Action 11 is concerned with measuring BEPS activity. Action 11 is intended to estimate the size of BEPS, identify indicators of BEPS, and provide recommendations for improving the measurement of BEPS.
The final report recommends mandatory disclosure regimes. The objectives of such a regime are to increase transparency through providing early information to tax authorities.
Transfer pricing documentation and country-by-country reporting
The final report sets out a standardized approach to transfer pricing documentation and country-by-country reporting.
Making dispute resolution mechanisms more effective
The report contains measures aimed at strengthening the effectiveness and efficiency of the mutual agreement procedure mechanism, such as specific actions to be taken by countries, suggested changes to legislation and administrative practices, and changes to the OECD Model Tax Convention and its Commentary.
Developing a multilateral means to modify bilateral tax treaties
Action 15 explores the feasibility of a multilateral instrument to implement the treaty-related measures developed as part of the BEPS project and to amend bilateral tax treaties. The Group aims to finalize the multilateral instrument for signature by 31 December 2016. To date, approximately 90 countries are participating. Note that participation in the development of the multilateral instrument is voluntary and does not require any commitments to sign such instrument, once it has been finalized.
What the future holds for global businesses
Countries around the world now must determine how to implement the various recommendations. Some countries have already passed tax laws based on recommendations in earlier action draft reports, and many others today are proposing new legislation to implement the final report recommendations.
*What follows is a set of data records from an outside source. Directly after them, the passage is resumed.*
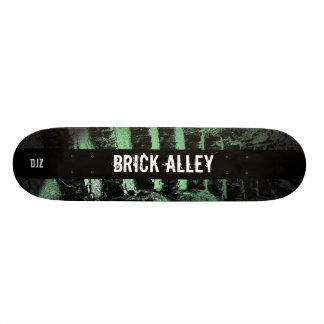 BRICK ALLEY Stairs skateboard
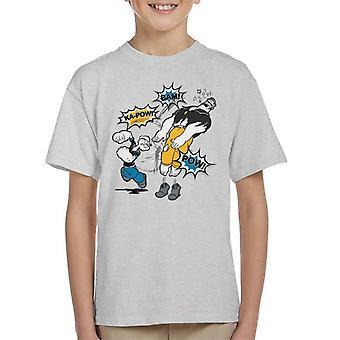 Popeye Brutus Fight Kid's T-Shirt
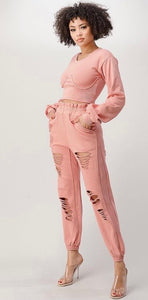 FRENCH TERRY CORSET JOGGER PANT SET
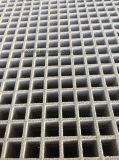 FRP Gevormde Raspende Grating van de Glasvezel voor de Winkel van de Was van de Auto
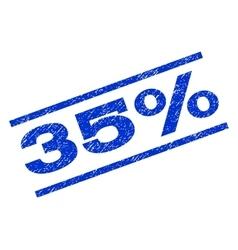 35 percent watermark stamp vector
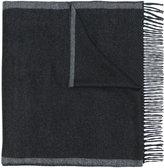 Salvatore Ferragamo bi-colour scarf - men - Silk - One Size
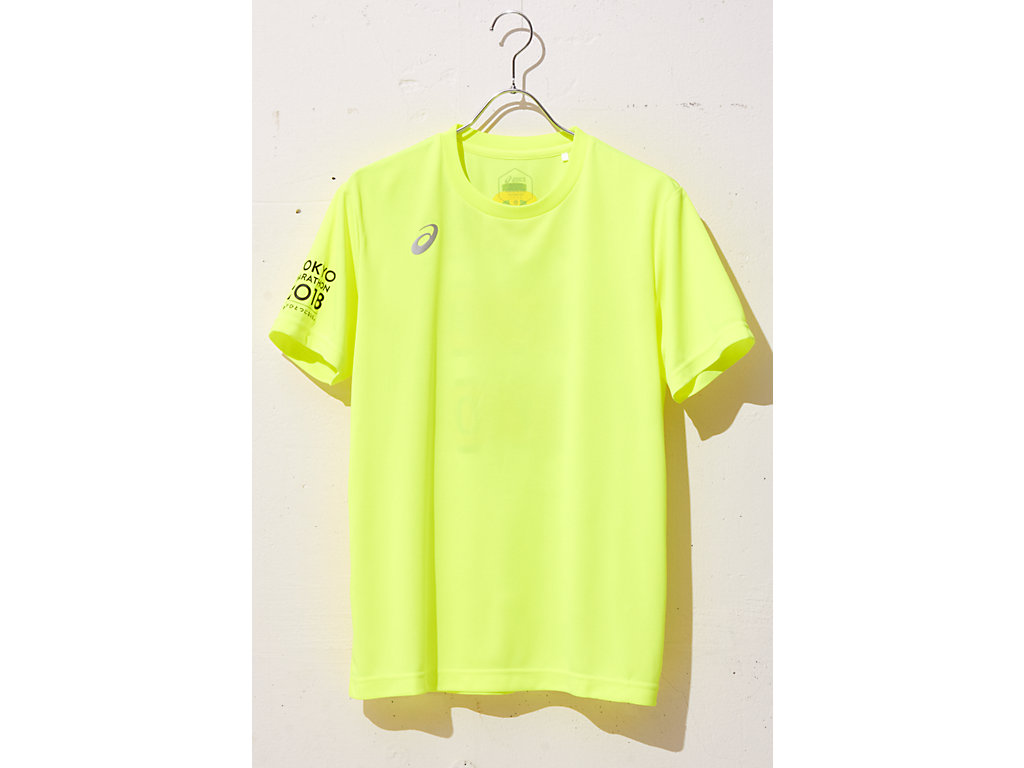 RUNNING GRAPHIC TEE:フラッシュイエローA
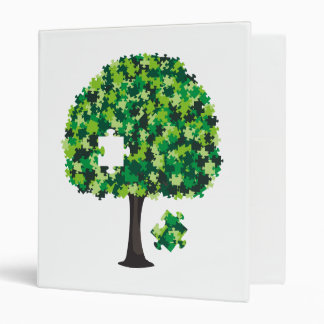 "Rompecabezas del árbol de familia carpeta 1"""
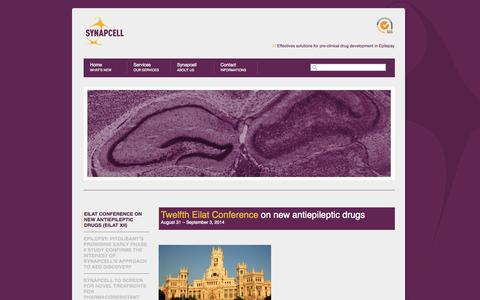 Screenshot of Press Page synapcell.fr - News «  Synapcell - captured Sept. 17, 2014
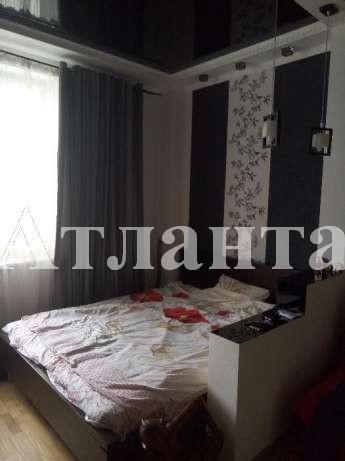 Продается 2-комнатная квартира в новострое на ул. Проспект Шевченко — 190 000 у.е. (фото №6)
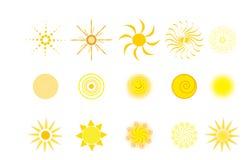 солнце логосов Стоковые Фотографии RF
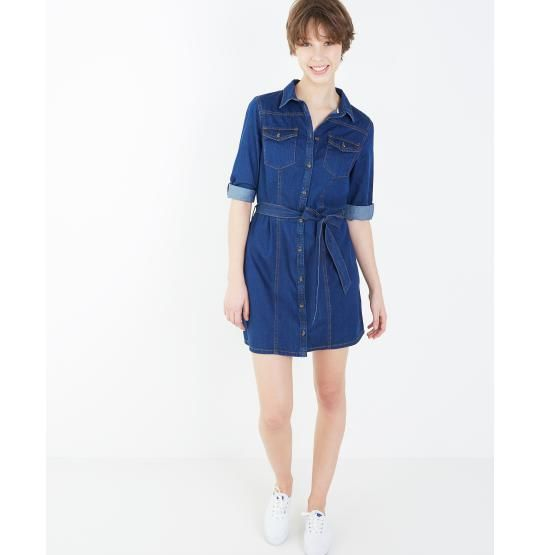 jeansjurk-met-knooplint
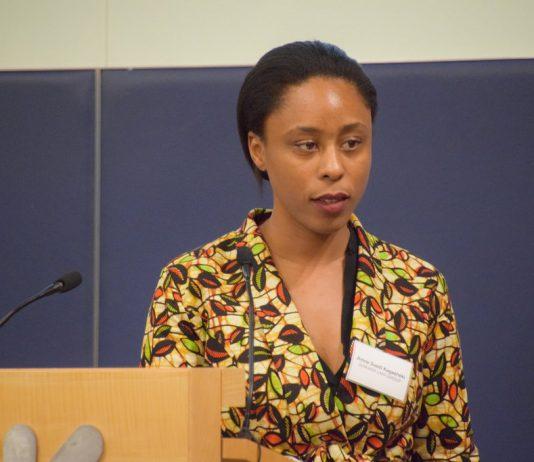 Amne Suedi Kagasheki sports betting africa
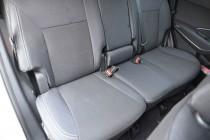 Чехлы для автомобиля Хендай Санта Фе 3 (авточехлы на сиденья Hyu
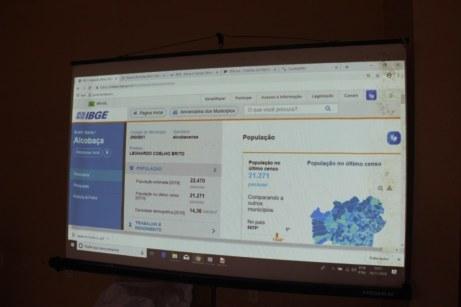 Reunião de Planejamento e Acompanhamento do Censo em Alcobaça (4)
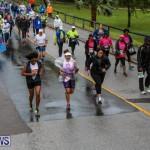 10K Race Bermuda Marathon Weekend, January 16 2016-120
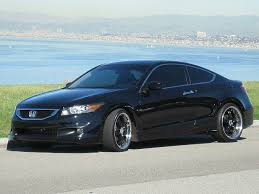 2006 black honda accord coupe your staggerd wheel setup drive accord honda forums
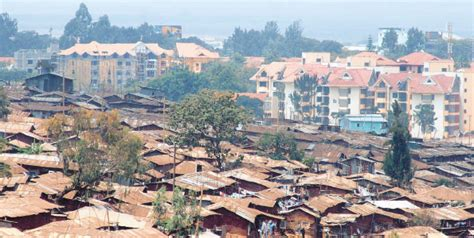 Low Cost Apartments Map Kibera Chewychunks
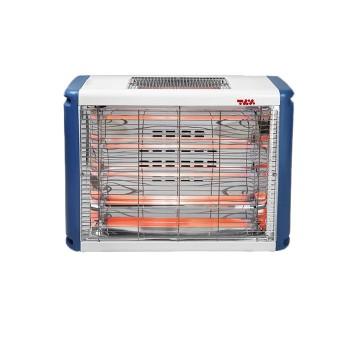 بخاری برقی برفاب مدل QH-3000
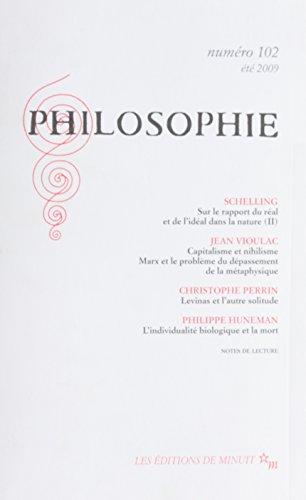 Philosophie 102 Ete 2009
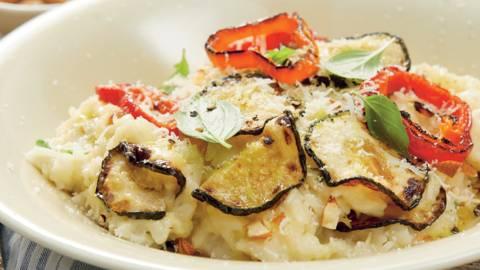 Оризова салата със скариди по сицилиански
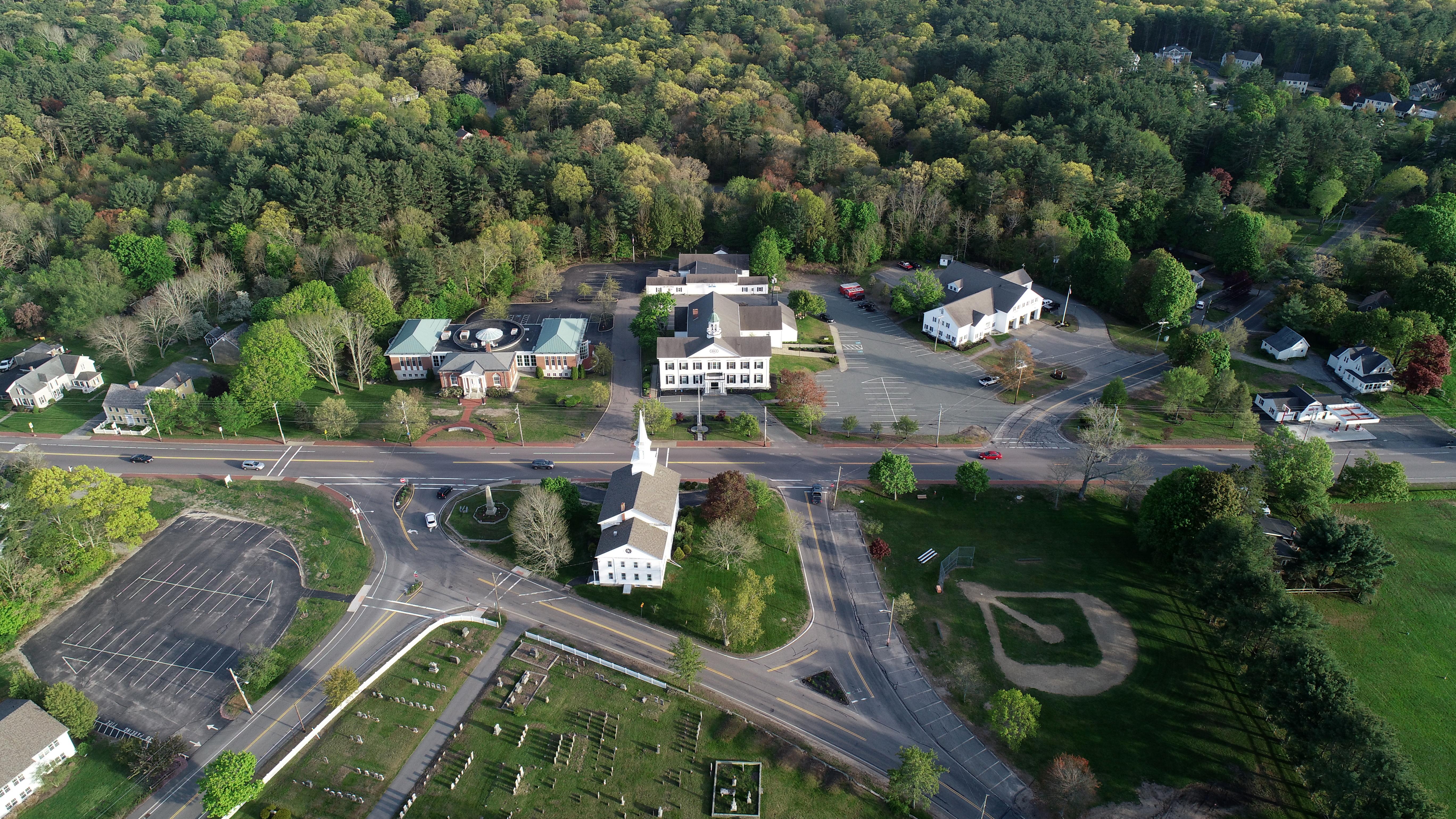 Town Center Aerial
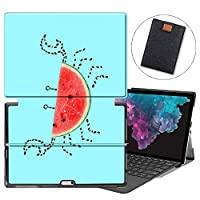 MAITTAO Microsoft Surface Pro 7 case, Folio Smart Stand Strap Case for Surface Pro 7 2019 / Pro LTE 12.3-inch Tablet Sleeve Bag 2 in 1, Compatible with Type Cover Keyboard, Cute Fresh Creative 4
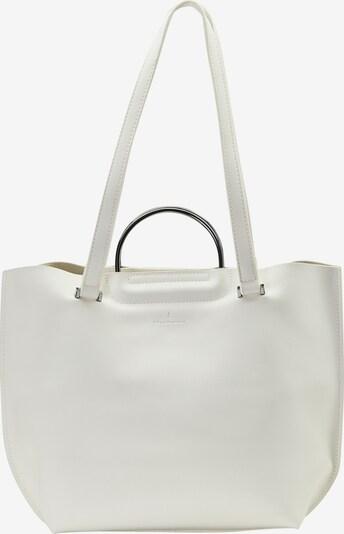 DreiMaster Maritim Tasche in weiß, Produktansicht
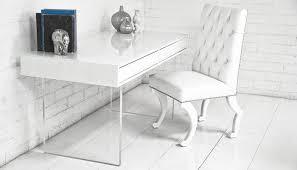 Pink Glass Desk Ibiza Pink Desk
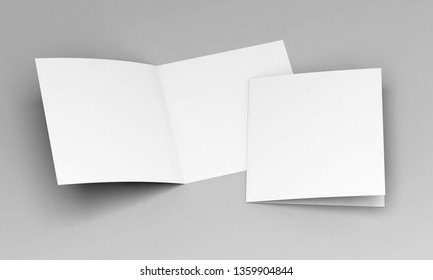 postcard white template 3d illustration
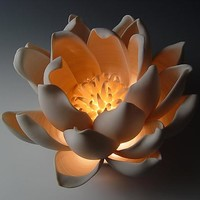 Tulip by Lilach Lotan: Ceramic Table Lamp | Artful Home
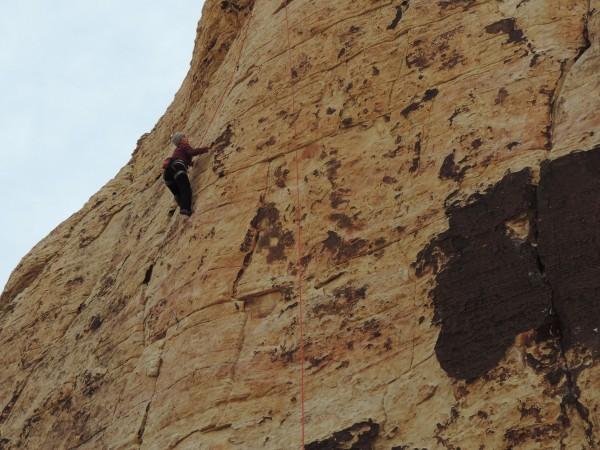 Gaby in Red Rocks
Countries who are resistant or slow to change will be identified; putting pressure on them to adopt recommendations contained in the reports. (At a recent meeting, G20 Finance Ministers have asked the OECD to develop a framework for monitoring the implementation by countries of the BEPS recommendations.) The finalization of a multilateral instrument which would modify existing tax treaties on a broad basis is targeted for the end of this year.
What this means for global businesses is that now is the time to evaluate the implications of the recommendations contained in the final reports for their business models and operating structures.